Exercise requirements
Consider the data that follows and state how many lines contain the string "Suitable", using the number alone.

Source data
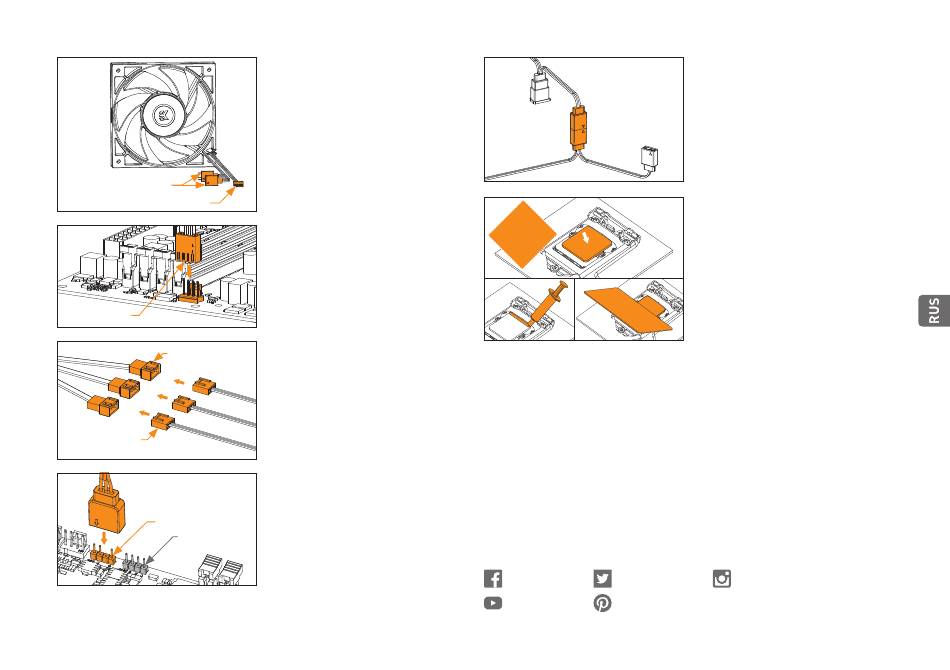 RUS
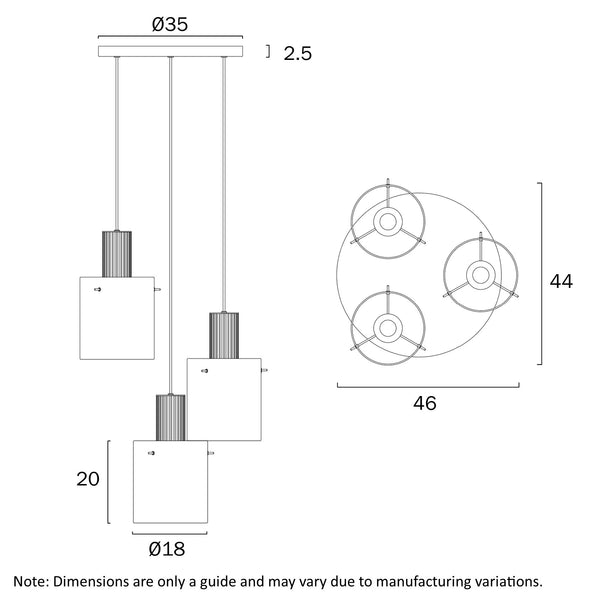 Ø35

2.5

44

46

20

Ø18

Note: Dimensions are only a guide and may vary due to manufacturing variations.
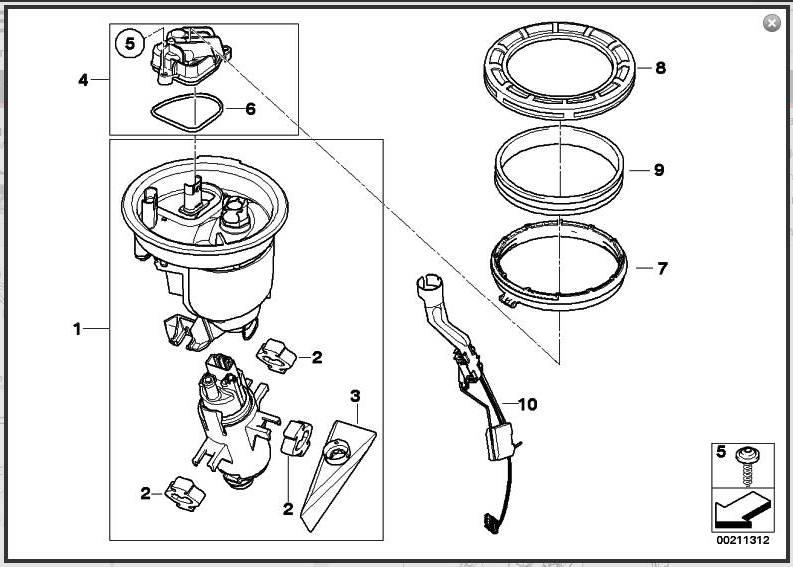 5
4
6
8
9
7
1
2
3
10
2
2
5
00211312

* * *

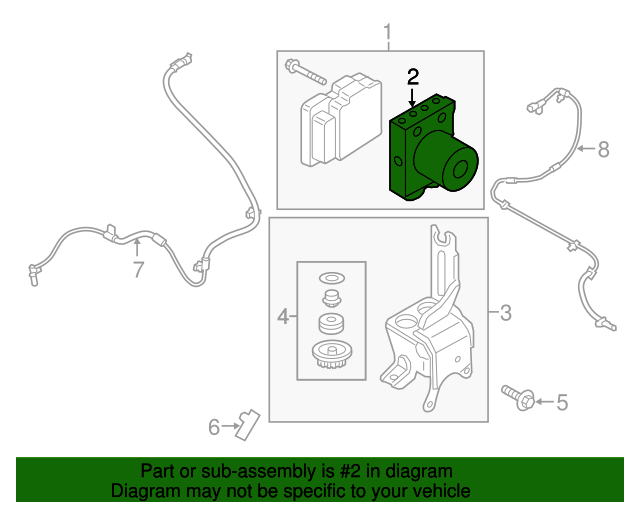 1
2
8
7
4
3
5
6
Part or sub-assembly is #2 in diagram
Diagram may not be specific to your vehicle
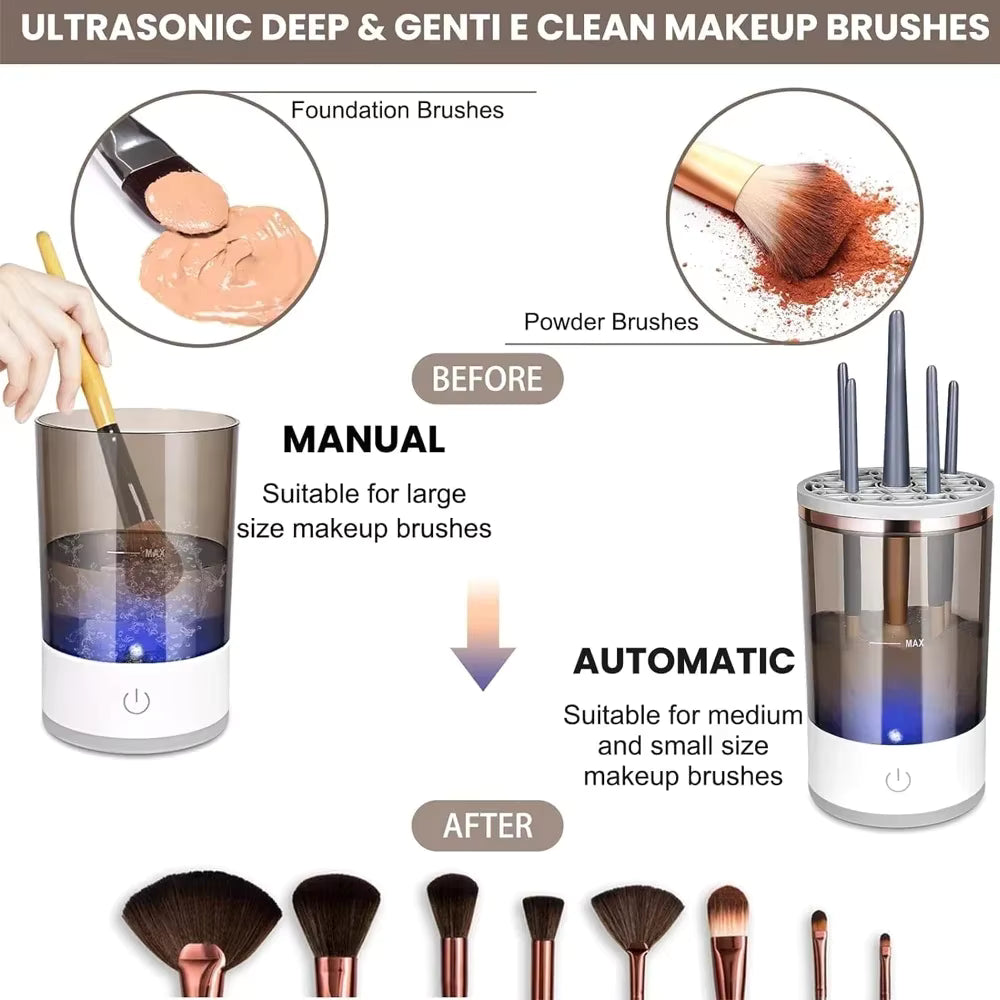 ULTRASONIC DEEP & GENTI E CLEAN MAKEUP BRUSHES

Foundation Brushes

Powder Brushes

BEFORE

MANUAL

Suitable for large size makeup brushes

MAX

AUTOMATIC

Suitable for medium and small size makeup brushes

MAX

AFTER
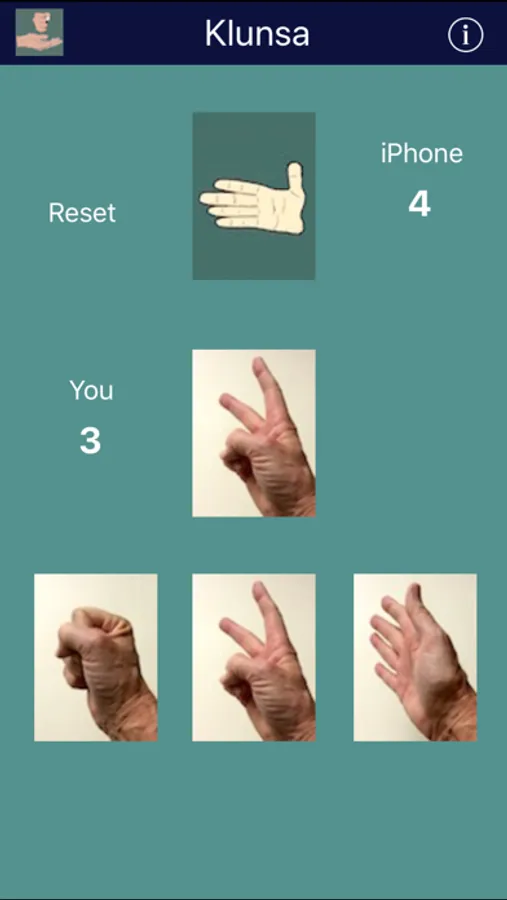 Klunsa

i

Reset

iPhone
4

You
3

Response area
2